On this date in 1948, Sam Shockley and Miran Edgar Thompson were gassed at San Quentin Prison for the failed prison break that led to the Battle of Alcatraz.

One of the bloodiest events to mar the history of that storied penal island, the “battle” began as an attempt by prisoners to break out of C and D Blocks and seize an an imminent afternoon prison ferry.

And like many prison breaks, preparations at once diligent, desperate, and ingenious were foiled by mischance … leaving only a hopeless, deadly shootout.

The revolt, which is narrated blow by blow here, began on May 2, 1946 in C Block, when two prisoners overpowered a guard. One of them, Bernard Coy — destined to die in the following days’ siege — had spent his last weeks on this earth fasting for this very moment: now, he disrobed and, with the help of a contraband bar-spreading gadget, squeezed his emaciated frame through some bars to gain access to a gallery connecting to D Block. The prisoners had the patrol patterns of the guards in the vicinity down to a “T”; the man walking this gallery was in his turn surprised and disarmed by Bernard Coy, who proceeded to lower the guard’s keys and a number of weapons to his accomplices.

Now armed, Coy was able to force his way into D Block where he released more prisoners from locked cells, including accomplices — and the eventual subjects of this day’s post — Shockley and Thompson.

So far, things couldn’t have gone much better.
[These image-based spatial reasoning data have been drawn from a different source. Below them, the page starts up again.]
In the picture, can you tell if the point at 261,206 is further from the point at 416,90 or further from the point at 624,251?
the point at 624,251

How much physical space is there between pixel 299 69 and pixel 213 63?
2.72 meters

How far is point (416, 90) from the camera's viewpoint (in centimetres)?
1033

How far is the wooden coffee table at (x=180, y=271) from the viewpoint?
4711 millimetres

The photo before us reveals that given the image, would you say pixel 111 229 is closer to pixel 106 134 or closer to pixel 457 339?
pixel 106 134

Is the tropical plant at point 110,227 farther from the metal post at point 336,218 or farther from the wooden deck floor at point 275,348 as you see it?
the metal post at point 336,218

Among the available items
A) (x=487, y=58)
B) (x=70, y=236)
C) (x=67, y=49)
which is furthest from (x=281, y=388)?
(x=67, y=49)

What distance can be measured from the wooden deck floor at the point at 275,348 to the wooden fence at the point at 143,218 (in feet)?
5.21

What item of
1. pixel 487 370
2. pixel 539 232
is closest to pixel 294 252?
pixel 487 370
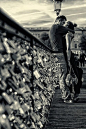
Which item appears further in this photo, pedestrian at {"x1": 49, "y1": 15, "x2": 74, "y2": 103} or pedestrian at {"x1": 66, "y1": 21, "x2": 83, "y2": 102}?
pedestrian at {"x1": 49, "y1": 15, "x2": 74, "y2": 103}

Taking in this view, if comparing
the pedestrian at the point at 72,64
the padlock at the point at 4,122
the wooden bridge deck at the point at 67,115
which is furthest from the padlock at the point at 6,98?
the pedestrian at the point at 72,64

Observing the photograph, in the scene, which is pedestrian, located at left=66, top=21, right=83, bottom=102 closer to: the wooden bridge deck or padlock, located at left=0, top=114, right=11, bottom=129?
the wooden bridge deck

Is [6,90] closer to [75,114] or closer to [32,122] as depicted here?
[32,122]

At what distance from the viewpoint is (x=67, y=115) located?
13.6 feet

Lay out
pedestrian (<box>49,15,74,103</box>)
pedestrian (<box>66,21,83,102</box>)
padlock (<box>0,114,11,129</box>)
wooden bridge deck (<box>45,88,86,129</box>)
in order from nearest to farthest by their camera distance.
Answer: padlock (<box>0,114,11,129</box>) < wooden bridge deck (<box>45,88,86,129</box>) < pedestrian (<box>66,21,83,102</box>) < pedestrian (<box>49,15,74,103</box>)

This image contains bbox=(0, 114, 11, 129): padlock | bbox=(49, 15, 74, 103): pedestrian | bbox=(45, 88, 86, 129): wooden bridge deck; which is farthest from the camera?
bbox=(49, 15, 74, 103): pedestrian

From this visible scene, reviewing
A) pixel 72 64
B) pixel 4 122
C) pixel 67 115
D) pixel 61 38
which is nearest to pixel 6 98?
pixel 4 122

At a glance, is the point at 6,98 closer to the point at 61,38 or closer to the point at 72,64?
the point at 72,64

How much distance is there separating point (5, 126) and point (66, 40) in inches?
153

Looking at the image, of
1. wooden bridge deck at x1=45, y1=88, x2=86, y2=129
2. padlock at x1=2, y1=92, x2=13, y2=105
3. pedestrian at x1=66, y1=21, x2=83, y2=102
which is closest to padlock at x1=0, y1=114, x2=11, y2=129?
padlock at x1=2, y1=92, x2=13, y2=105

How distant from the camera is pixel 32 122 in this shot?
232cm

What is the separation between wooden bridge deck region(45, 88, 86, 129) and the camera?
3.59 m

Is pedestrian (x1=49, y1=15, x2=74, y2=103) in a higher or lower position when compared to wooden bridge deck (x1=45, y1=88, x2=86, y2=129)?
higher

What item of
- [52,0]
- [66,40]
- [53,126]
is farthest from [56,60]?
[53,126]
Only one obstacle remained: a locked door to access the yard that would take them to the Alcatraz launch and a rendezvous with their unsuspecting ride to freedom. And this, of course, is where it all went wrong.
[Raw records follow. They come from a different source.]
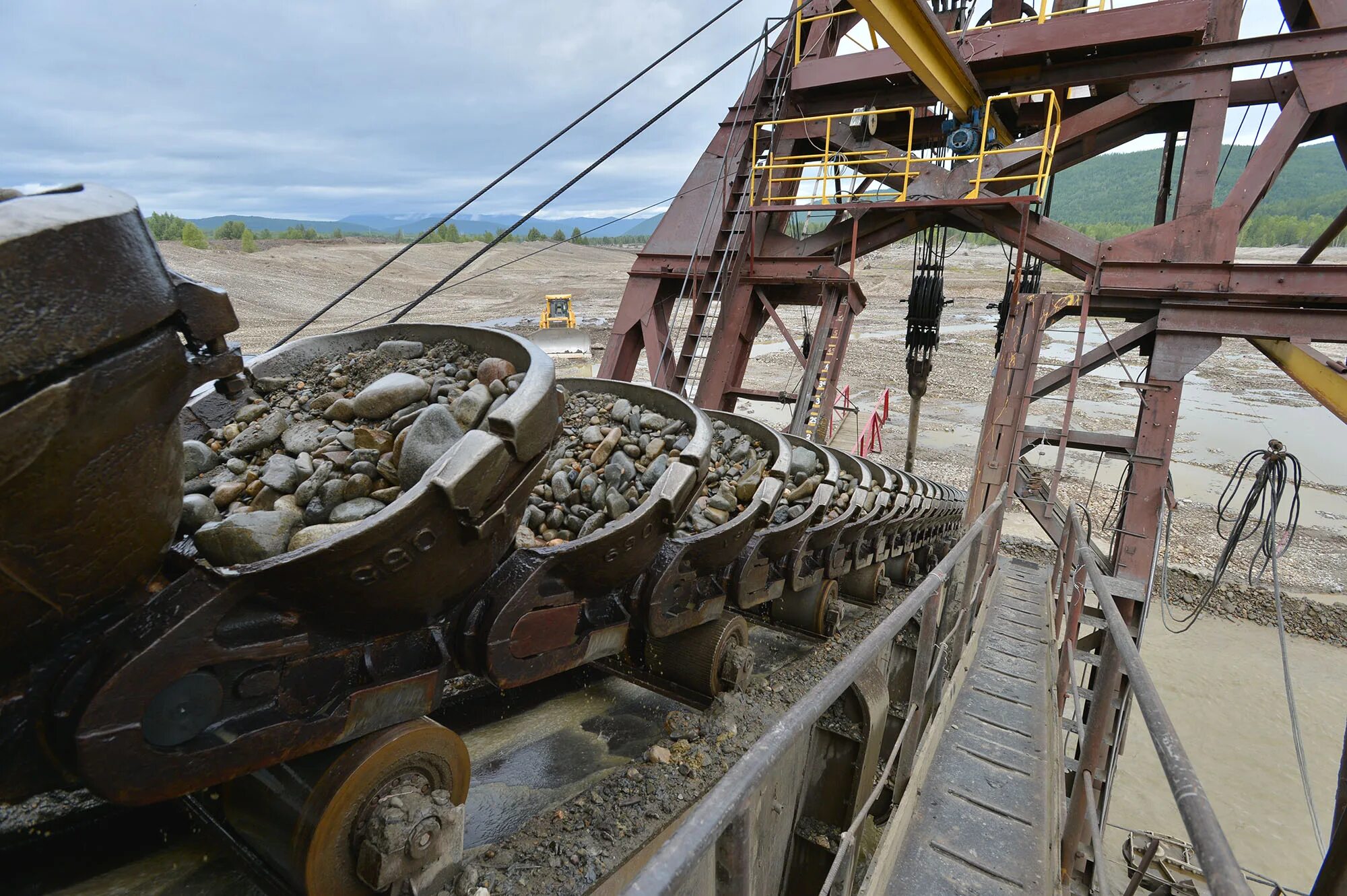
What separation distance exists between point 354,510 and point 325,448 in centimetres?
35

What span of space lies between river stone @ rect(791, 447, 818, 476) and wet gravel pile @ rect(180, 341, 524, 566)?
2540 mm

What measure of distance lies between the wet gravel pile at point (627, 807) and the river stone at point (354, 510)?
1.42 m

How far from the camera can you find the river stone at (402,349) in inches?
113

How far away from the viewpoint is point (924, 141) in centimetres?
890

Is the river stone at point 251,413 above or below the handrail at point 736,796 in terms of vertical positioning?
above

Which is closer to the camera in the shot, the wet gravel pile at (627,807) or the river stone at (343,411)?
the river stone at (343,411)

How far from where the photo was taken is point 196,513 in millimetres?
1925

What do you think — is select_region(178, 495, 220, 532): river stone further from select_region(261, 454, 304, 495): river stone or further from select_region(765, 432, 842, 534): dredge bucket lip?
select_region(765, 432, 842, 534): dredge bucket lip

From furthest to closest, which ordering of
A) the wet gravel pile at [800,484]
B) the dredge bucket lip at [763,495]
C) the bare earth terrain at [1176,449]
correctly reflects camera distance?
the bare earth terrain at [1176,449]
the wet gravel pile at [800,484]
the dredge bucket lip at [763,495]

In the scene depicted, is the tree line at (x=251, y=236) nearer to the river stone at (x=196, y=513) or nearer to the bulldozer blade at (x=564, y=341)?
the bulldozer blade at (x=564, y=341)

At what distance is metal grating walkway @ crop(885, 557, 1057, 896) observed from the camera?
2352 mm

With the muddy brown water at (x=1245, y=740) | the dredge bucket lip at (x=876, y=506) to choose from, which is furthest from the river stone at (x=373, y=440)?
the muddy brown water at (x=1245, y=740)

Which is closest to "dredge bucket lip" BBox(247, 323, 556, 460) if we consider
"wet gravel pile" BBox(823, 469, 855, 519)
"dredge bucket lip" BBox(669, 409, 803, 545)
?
Result: "dredge bucket lip" BBox(669, 409, 803, 545)

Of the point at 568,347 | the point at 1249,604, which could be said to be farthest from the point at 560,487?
the point at 568,347
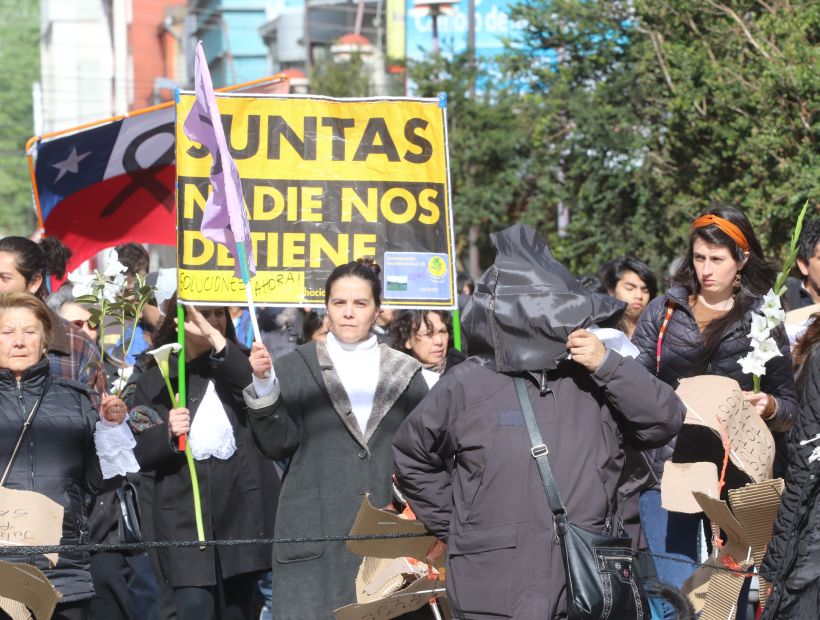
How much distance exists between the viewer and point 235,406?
682cm

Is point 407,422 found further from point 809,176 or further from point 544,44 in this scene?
point 544,44

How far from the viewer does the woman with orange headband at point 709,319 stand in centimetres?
609

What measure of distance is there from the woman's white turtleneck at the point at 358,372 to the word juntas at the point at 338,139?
117 cm

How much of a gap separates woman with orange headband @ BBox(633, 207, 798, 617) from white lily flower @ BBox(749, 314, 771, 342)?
12.8 inches

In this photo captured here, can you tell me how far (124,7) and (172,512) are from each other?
63.6 meters

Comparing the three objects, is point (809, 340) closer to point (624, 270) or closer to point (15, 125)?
point (624, 270)

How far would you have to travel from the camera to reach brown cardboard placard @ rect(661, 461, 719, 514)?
5.96m

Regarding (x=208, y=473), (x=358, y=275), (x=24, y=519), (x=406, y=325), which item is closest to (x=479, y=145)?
(x=406, y=325)

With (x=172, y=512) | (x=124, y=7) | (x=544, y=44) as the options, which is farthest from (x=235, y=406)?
(x=124, y=7)

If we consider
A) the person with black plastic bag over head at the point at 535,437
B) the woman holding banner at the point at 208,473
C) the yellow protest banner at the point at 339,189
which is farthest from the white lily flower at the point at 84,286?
the person with black plastic bag over head at the point at 535,437

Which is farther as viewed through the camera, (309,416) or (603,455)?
(309,416)

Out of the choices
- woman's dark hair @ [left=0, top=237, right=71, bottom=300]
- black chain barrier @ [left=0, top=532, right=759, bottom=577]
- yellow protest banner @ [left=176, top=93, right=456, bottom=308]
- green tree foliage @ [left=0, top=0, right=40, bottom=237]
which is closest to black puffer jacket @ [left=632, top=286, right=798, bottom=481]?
black chain barrier @ [left=0, top=532, right=759, bottom=577]

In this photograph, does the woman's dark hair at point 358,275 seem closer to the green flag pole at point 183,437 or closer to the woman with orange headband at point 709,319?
the green flag pole at point 183,437

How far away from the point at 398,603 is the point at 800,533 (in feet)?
5.28
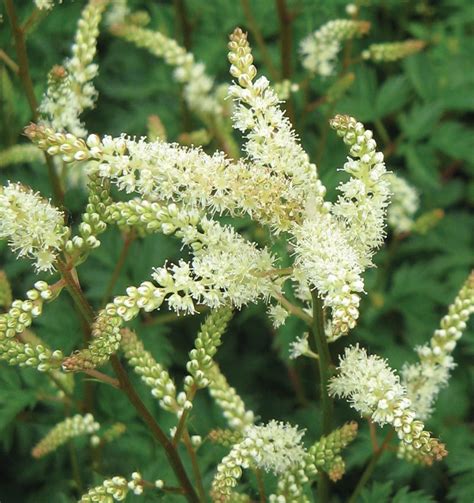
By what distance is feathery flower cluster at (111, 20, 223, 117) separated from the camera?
310 cm

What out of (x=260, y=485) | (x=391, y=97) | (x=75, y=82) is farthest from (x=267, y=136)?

Despite capturing a number of guards during the course of their progress, the aspiring escapees realized that they didn’t have the key for the cell house door. The escape siren went up while they were still stuck.

Having taken the trouble to come this far, the inmates did not abandon the enterprise but devolved it into futile violence, firing out of their locked-up redoubt for no better reason than that they had the guns. Patrol boats began to arrive; word soon got around the city — the gunfire was audible to Golden Gate Bridge motorists — and ordinary San Franciscans congregated near the shore to watch while “thousands of rounds of ammunition and tracer bullets split the night sky as thousands watched from hilltops and piers on both sides of the bay.” (From the San Francisco Chronicle‘s coverage; after an initial fusillade, prison officials waited until dark fell on the evening of May 2 to resume the attack.)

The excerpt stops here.